Comentando com uma amiga sobre Medellin, que eu preciso levar meu filho lá porque tem uns parques incríveis, ela me disse algo que me fez pensar: ” Na verdade é aqui que não temos nada, né?”.

Pois é, e quando tentamos fazer, as pessoas reclamam.

Medellin é tão caótica como São Paulo. O trânsito é pior. Digo tanto pra carros como para ônibus e pra bicicletas. Fora das ciclovias é tenso. Tudo misturado e desorganizado. Poderia dizer até agressivo. Cheguei a comentar com o prefeito de lá sobre esse caos.  O centro da cidade é agradável. As ciclovias se conectam aos calçadões e as praças. O metrô é cheio ( não cheguei a pegar lotado, mas até no domingo é cheio). Mas eles contruíram parques e praças incríveis. E muitos deles foram construídos depois do ano 2.000.
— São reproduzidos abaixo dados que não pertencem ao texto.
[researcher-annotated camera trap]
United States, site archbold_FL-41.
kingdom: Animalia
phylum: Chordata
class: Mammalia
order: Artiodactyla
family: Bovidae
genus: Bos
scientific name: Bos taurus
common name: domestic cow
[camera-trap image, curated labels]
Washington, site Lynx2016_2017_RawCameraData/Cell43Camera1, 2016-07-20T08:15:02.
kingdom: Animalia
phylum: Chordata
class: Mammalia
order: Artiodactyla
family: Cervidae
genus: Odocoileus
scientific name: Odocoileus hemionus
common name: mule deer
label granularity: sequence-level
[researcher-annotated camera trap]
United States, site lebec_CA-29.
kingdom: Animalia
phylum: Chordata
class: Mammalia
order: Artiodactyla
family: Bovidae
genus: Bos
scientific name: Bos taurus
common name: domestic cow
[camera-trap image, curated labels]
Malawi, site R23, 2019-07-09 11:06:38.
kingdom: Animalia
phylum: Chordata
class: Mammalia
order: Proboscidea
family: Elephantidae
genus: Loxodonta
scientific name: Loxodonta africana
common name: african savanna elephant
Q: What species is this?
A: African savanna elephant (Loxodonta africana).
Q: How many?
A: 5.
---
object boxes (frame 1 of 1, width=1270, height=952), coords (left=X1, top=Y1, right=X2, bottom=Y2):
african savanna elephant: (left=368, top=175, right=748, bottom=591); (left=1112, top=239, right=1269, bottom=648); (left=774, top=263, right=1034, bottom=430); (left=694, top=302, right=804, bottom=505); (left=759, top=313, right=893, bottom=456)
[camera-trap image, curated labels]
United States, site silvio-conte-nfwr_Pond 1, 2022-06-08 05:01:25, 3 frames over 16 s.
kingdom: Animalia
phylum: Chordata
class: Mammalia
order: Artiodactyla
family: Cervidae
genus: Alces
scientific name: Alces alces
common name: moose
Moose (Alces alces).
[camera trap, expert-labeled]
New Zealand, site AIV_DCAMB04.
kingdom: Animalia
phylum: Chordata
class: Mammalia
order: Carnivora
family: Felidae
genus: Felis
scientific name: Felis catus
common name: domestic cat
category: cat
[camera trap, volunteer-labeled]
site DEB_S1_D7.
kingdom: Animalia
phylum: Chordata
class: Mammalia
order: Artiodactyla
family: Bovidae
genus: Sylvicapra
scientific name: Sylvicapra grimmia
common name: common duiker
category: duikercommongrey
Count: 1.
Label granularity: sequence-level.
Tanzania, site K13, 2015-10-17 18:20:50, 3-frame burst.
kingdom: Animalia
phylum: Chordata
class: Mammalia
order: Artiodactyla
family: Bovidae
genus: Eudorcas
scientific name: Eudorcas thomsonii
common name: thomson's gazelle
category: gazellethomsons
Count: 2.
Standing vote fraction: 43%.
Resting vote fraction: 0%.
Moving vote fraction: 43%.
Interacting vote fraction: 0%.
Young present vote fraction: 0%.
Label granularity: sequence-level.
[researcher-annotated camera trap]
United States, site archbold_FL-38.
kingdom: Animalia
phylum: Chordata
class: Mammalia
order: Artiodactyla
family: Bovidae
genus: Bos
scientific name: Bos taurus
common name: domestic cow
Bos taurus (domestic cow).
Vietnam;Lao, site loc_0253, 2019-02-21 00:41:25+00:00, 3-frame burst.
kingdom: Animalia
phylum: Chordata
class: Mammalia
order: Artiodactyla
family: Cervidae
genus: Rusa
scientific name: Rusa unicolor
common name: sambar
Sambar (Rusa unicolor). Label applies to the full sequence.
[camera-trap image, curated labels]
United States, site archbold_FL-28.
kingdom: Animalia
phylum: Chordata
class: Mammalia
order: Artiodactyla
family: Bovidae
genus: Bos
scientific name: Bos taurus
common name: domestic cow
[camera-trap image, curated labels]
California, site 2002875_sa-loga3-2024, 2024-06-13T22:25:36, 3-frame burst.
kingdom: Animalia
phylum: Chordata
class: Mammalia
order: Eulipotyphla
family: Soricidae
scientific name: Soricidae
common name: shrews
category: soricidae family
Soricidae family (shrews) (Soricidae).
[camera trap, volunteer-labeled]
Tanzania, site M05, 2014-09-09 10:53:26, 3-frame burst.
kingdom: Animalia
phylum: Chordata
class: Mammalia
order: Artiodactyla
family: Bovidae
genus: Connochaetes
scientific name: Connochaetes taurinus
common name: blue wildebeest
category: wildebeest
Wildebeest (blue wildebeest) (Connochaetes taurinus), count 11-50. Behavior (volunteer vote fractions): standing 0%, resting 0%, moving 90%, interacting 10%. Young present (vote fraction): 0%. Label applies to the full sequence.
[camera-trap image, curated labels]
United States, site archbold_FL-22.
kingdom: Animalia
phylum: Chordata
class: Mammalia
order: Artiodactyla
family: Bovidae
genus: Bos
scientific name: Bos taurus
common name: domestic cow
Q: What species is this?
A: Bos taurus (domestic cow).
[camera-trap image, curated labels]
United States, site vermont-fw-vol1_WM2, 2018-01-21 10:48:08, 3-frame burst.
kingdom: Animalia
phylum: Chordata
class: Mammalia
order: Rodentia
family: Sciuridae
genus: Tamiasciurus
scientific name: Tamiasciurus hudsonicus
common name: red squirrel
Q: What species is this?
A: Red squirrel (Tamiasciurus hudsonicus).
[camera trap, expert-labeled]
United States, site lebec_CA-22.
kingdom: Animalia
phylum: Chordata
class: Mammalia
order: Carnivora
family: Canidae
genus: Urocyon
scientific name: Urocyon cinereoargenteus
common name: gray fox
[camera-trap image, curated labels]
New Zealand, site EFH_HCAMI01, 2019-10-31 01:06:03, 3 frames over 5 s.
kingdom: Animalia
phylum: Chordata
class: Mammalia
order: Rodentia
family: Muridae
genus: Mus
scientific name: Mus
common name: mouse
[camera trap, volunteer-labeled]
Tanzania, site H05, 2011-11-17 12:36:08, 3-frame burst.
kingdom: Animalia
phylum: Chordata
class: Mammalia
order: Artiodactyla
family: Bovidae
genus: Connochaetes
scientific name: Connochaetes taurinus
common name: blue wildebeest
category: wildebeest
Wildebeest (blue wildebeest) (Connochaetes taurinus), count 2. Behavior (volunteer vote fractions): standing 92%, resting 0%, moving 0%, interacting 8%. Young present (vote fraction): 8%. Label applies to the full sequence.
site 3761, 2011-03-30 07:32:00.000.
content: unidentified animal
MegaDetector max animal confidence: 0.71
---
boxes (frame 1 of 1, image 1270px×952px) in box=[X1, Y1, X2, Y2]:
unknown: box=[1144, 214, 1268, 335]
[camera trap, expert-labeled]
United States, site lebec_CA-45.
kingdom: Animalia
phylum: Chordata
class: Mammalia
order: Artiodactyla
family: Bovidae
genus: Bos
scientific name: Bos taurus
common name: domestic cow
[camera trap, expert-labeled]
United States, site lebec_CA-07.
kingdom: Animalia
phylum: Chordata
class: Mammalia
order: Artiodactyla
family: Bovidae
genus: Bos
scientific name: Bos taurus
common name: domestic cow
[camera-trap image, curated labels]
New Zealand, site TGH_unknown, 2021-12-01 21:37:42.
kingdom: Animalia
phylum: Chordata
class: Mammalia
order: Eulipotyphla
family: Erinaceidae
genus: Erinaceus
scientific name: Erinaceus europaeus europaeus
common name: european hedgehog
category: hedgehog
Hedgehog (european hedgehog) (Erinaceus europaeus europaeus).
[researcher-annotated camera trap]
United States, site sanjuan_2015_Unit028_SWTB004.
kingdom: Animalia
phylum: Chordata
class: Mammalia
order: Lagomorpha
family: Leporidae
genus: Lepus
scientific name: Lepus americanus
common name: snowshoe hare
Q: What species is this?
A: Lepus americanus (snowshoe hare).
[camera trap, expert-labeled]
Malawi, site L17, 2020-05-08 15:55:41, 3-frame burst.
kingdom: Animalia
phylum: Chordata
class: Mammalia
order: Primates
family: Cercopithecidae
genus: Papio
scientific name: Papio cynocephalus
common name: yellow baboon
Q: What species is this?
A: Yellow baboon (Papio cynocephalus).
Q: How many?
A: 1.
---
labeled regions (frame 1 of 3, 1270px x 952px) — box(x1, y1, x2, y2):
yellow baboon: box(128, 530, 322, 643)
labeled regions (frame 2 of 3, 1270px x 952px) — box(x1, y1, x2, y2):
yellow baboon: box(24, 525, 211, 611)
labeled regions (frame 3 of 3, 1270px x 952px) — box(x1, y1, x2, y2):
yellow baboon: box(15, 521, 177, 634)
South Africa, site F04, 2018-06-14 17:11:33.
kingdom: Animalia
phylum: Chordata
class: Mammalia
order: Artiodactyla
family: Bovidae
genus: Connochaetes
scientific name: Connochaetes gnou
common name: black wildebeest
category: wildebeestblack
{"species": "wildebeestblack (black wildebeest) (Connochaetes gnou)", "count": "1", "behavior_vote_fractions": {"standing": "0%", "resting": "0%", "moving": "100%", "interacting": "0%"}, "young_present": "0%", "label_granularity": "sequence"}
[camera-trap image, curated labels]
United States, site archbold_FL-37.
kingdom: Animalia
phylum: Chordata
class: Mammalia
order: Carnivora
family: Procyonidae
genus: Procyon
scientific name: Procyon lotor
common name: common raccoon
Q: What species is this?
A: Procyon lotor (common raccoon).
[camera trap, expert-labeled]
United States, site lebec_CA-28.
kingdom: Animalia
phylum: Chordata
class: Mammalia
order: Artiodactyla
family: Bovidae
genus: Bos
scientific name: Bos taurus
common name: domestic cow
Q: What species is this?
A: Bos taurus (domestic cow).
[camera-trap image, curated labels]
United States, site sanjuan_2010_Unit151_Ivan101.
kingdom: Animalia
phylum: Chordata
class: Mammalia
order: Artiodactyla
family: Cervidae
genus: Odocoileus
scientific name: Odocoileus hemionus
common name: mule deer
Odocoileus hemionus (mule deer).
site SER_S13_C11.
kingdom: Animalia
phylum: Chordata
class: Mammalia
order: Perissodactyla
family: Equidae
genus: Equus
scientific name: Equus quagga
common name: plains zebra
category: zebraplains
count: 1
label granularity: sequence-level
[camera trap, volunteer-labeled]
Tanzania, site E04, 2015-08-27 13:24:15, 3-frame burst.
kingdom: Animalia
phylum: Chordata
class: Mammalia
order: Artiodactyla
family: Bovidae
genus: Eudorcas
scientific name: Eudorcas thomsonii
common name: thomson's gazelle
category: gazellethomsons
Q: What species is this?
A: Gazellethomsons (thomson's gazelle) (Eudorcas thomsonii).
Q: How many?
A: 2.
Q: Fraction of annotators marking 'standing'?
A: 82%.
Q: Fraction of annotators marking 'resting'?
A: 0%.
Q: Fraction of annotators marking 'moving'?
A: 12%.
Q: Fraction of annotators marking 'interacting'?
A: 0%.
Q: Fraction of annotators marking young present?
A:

http://es.wikipedia.org/wiki/Parques_y_plazas_de_Medell%C3%ADn

Tanto que a Medellin foi vencedora do Sustainable Transport Award em 2012, um reconhecimento pelas transformações urbanas que a cidade passou durante esses anos. Este ano São Paulo levou o prêmio junto com Belo Horizonte e Rio de Janeiro.

E o que podemos aprender para São Paulo?

Quando comecei a fazer parte do coletivo “A Batata precisa de você“, que se propõe a  ocupar o Largo da Batata com atrações culturais e construção de mobiliário urbano todas sextas-feiras, não tinha ideia do que poderia ser feito no Largo da Batata, já que o espaço foi entregue sem nada.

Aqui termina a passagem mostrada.